Capture Area (was antenna theory for idiots?)
John Popelish wrote:
Is "height" in "effective height" really referring to effective
radiating length, rather than something to do with elevation above
ground (assuming that one is talking about a monopole above a ground
plane)?
In other words, is the "effective height" of a horizontal dipole
actually related to its end to end length, not its distance above ground?
I am just trying to get started on the right foot in my reading.
Never mind. I found something you wrote in an earlier thread:
"There's a common term for the relationship between
the field strength and the length of a conductor,
called the "effective height" or "effective length".
The voltage at the center of a dipole in a field of
E volts/m is simply E * the effective length.
The concept is valid for any length conductor,
not just short ones. The effective length of a
uniform-current dipole is equal to the wire length.

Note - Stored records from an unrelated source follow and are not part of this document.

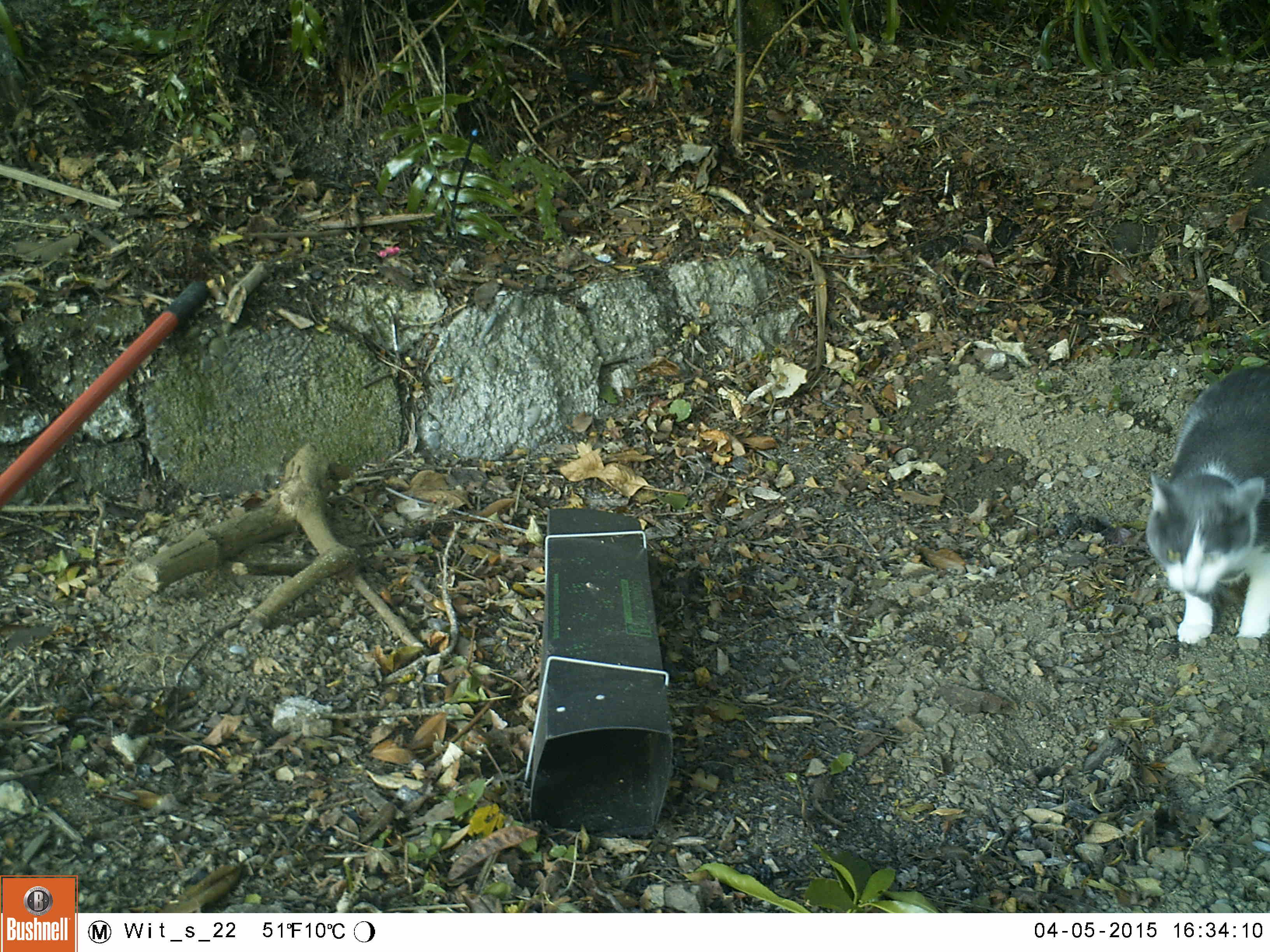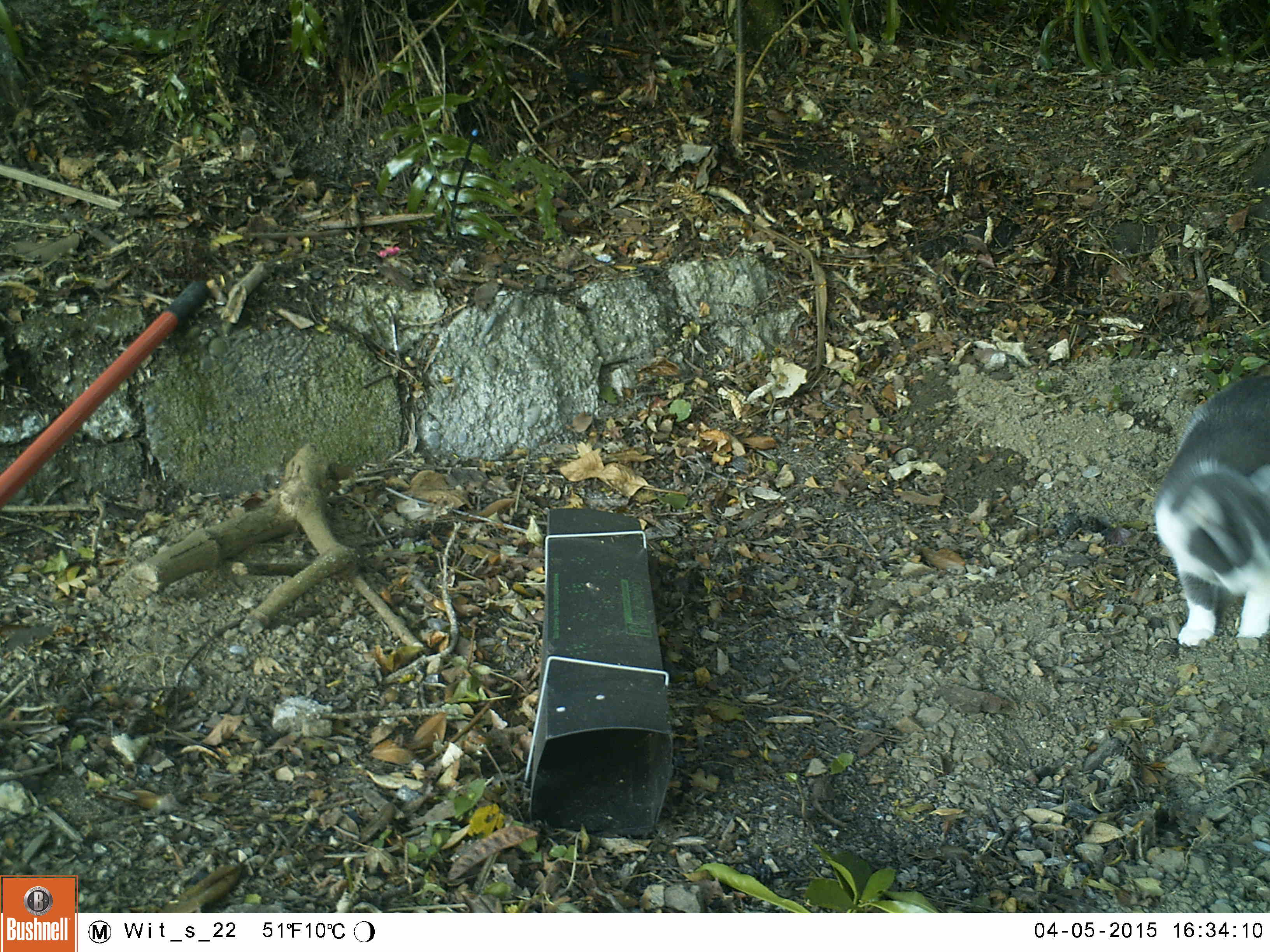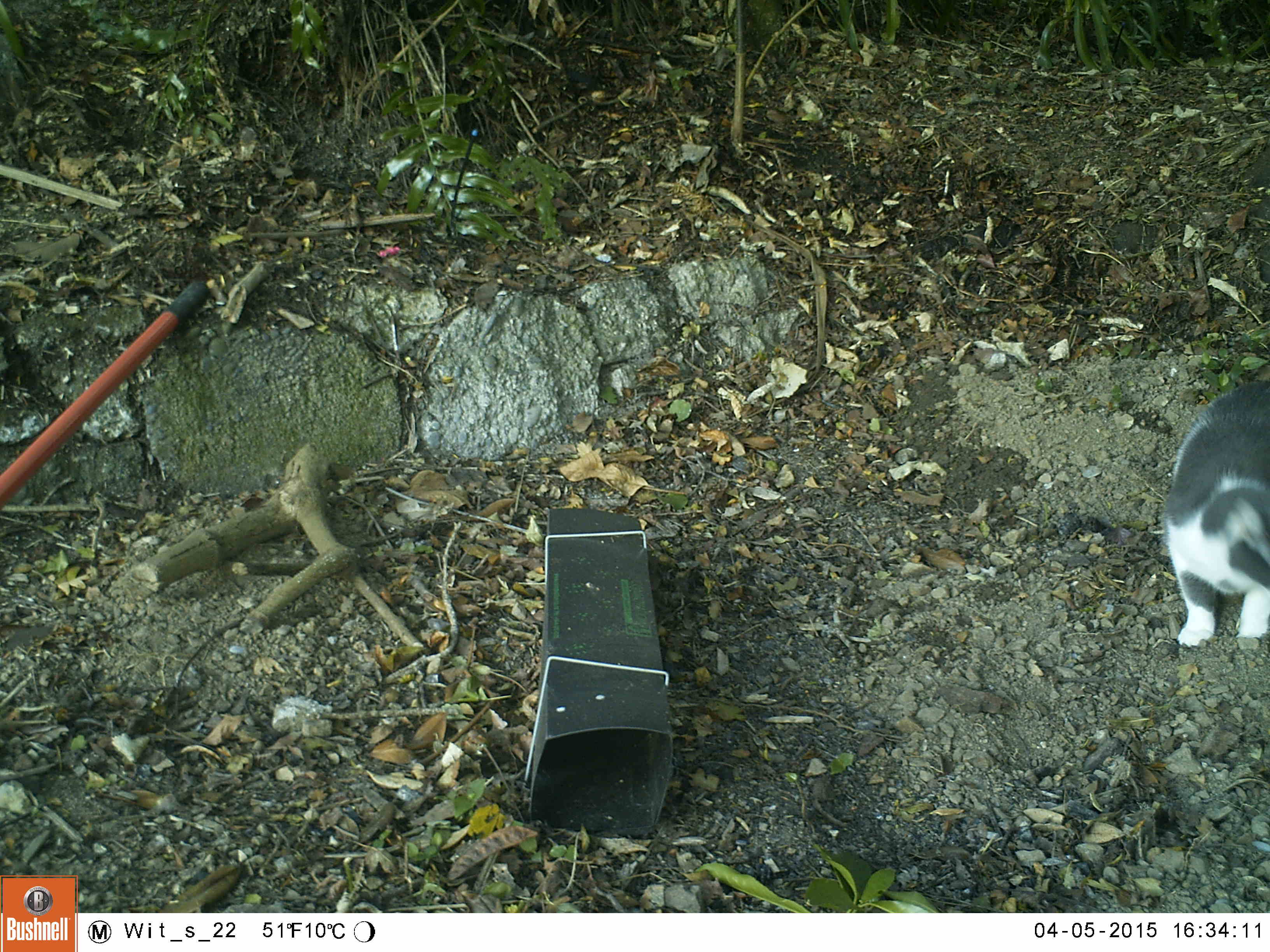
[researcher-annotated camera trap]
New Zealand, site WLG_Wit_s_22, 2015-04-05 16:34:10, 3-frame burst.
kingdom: Animalia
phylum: Chordata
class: Mammalia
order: Carnivora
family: Felidae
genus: Felis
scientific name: Felis catus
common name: domestic cat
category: cat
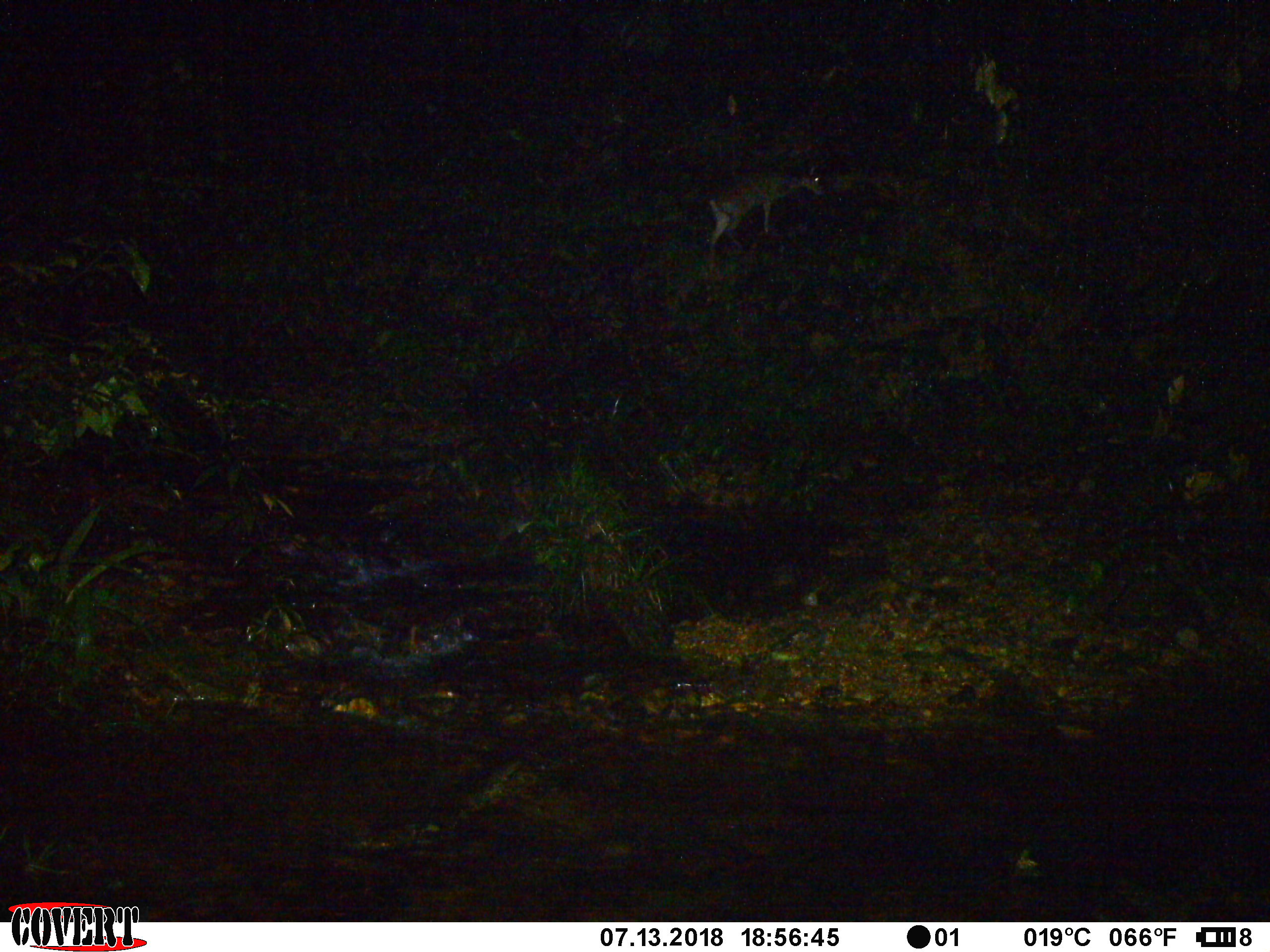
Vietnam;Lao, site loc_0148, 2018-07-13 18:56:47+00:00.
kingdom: Animalia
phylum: Chordata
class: Mammalia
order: Artiodactyla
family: Cervidae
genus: Muntiacus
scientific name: Muntiacus rooseveltorum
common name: roosevelt's muntjac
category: roosevelts muntjac group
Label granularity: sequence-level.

The effective length of a short conventional dipole is
0.5 times the wire length. The effective length
for receiving is the same as the effective length for
transmitting -- in transmitting, it relates the strength
of the field produced to the *voltage* -- not power --
applied across the feedpoint.
If you apply 0.5 volts to a standard dipole
and 1.0 volts to a uniform-current dipole,
the power applied to each will be the same
because of the 1:4 ratio of radiation resistance,
and the generated fields will be the same.
This is consistent with the antenna gains being the same."
This cleared up a lot of the terminology and concepts for me.